首先是否有解可以通過impossible判定,即從原點到各行流量爲各行的和,從各列到匯點流量爲各列的和,從每個原點到每個匯點的流量表示某個點的值,所以流量爲K。跑一邊網絡流,如果最大流=總和,有解。
有解之後的判定,標程是用的殘餘網絡的進一步處理。我比賽時的方法比賽比較暴力,即行/列爲0的,還有必須填滿的都是確定的,把確定的行求出來,並填進去,就可以確定更多的行和列。其實反覆兩三次就夠了。
(有極限數據 矩陣的右下方爲相同的數時 需要反覆n次)
代碼寫得比較殘。
#include<stdio.h>
#include<iostream>
#include<string.h>
#include<algorithm>
#include<math.h>
#include<queue>
using namespace std;
#define ll __int64
#define eps 1e-8
const ll Mod=(1e9+7);
const int maxn = 410;
const int maxm = 10100;
int n,m,k;
int r[maxn],c[maxn];
int ma[maxn][maxn];
const int maxnode = 1000 + 5;
const int maxedge = 2*161000 + 5;
const int oo = 1000000000;
int node, src, dest, nedge;
int head[maxnode], point[maxedge], next1[maxedge], flow[maxedge], capa[maxedge];//point[x]==y表示第x條邊連接y,head,next爲鄰接表,flow[x]表示x邊的動態值,capa[x]表示x邊的初始值
int dist[maxnode], Q[maxnode], work[maxnode];//dist[i]表示i點的等級
void init(int _node, int _src, int _dest){//初始化,node表示點的個數,src表示起點,dest表示終點
node = _node;
src = _src;
dest = _dest;
for (int i = 0; i < node; i++) head[i] = -1;
nedge = 0;
}
void addedge(int u, int v, int c1, int c2){//增加一條u到v流量爲c1,v到u流量爲c2的兩條邊
point[nedge] = v, capa[nedge] = c1, flow[nedge] = 0, next1[nedge] = head[u], head[u] = (nedge++);
point[nedge] = u, capa[nedge] = c2, flow[nedge] = 0, next1[nedge] = head[v], head[v] = (nedge++);
}
bool dinic_bfs(){
memset(dist, 255, sizeof (dist));
dist[src] = 0;
int sizeQ = 0;
Q[sizeQ++] = src;
for (int cl = 0; cl < sizeQ; cl++)

* _任务 1_: 把网页摘录中以“有解之后的判定”开头的那一段改写成简短的要点列表，保留主要内容。
* _任务 2_: 照抄网页摘录中的一段原文，从“首先是否有解可以通過impo”开始，一直到“(有極限數據 矩陣的右下方爲相同的數時 需要反覆n次)”，结尾这几个字也要抄上。

* _原始数据_:
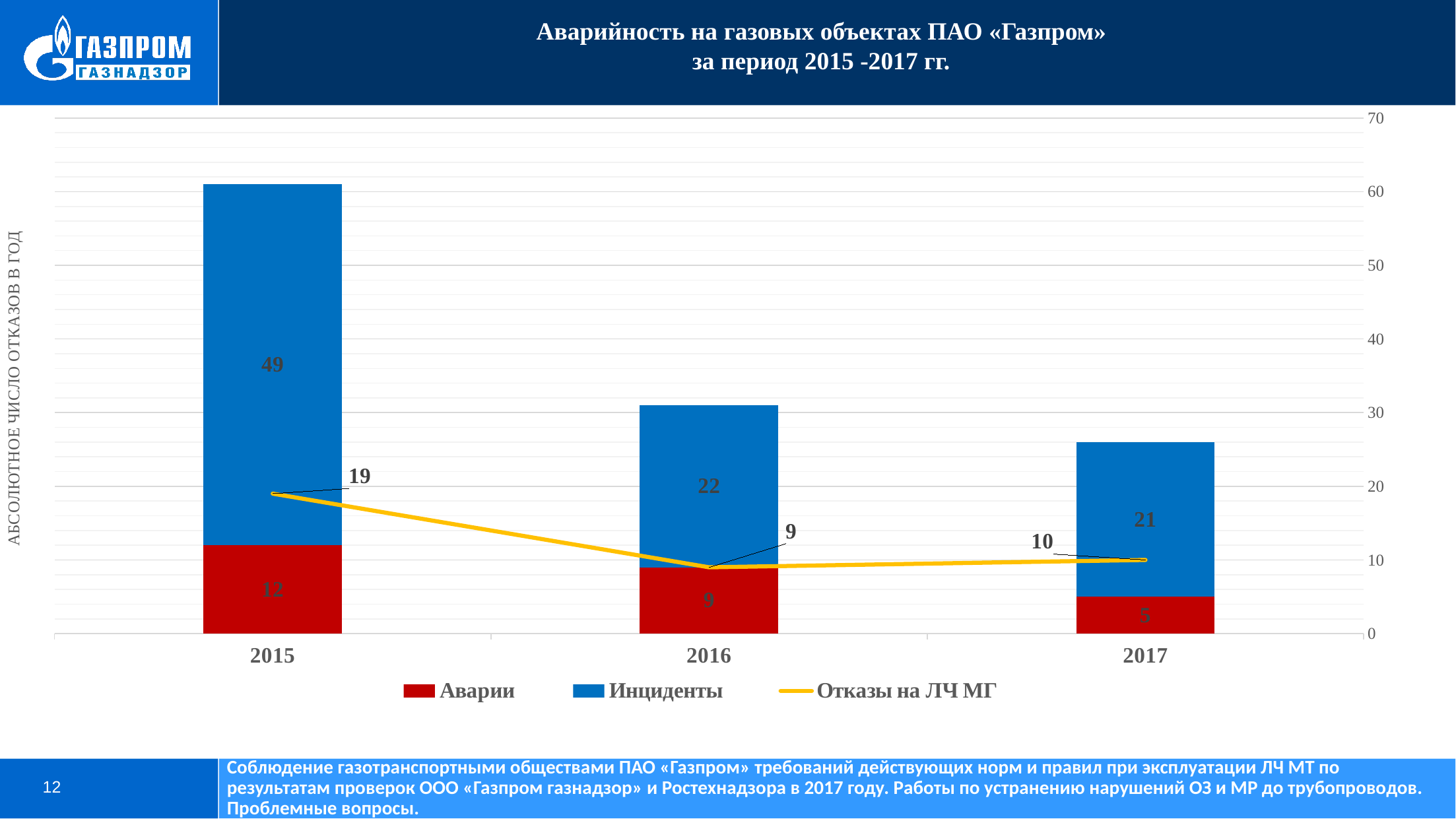
How many years are shown on the x axis? 3 Does the value of Аварии rise or fall from 2015 to 2017? fall What is the value of Аварии for 2015? 12 What is the value of Отказы на ЛЧ МГ for 2016? 9 What is the difference between Инциденты in 2015 and 2016? 27 What is the total of the stacked bar for 2015? 61 Which year has the lowest value for Аварии? 2017 What is the total of the stacked bar for 2017? 26 What is the value of Инциденты for 2017? 21 How many series does the legend list? 3 Which year has the highest value for Инциденты? 2015 Which is larger: Отказы на ЛЧ МГ in 2016 or in 2017? 2017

* _解答 1_:
- 有解之后的判定，标程用的是对残余网络的进一步处理。
- 比赛时的方法比较暴力：行或列为0的，以及必须填满的，都是确定的。
- 把确定的行求出来并填进去，就能确定更多的行和列。
- 其实反复两三次就够了。

* _解答 2_:
首先是否有解可以通過impossible判定,即從原點到各行流量爲各行的和,從各列到匯點流量爲各列的和,從每個原點到每個匯點的流量表示某個點的值,所以流量爲K。跑一邊網絡流,如果最大流=總和,有解。
有解之後的判定,標程是用的殘餘網絡的進一步處理。我比賽時的方法比賽比較暴力,即行/列爲0的,還有必須填滿的都是確定的,把確定的行求出來,並填進去,就可以確定更多的行和列。其實反覆兩三次就夠了。
(有極限數據 矩陣的右下方爲相同的數時 需要反覆n次)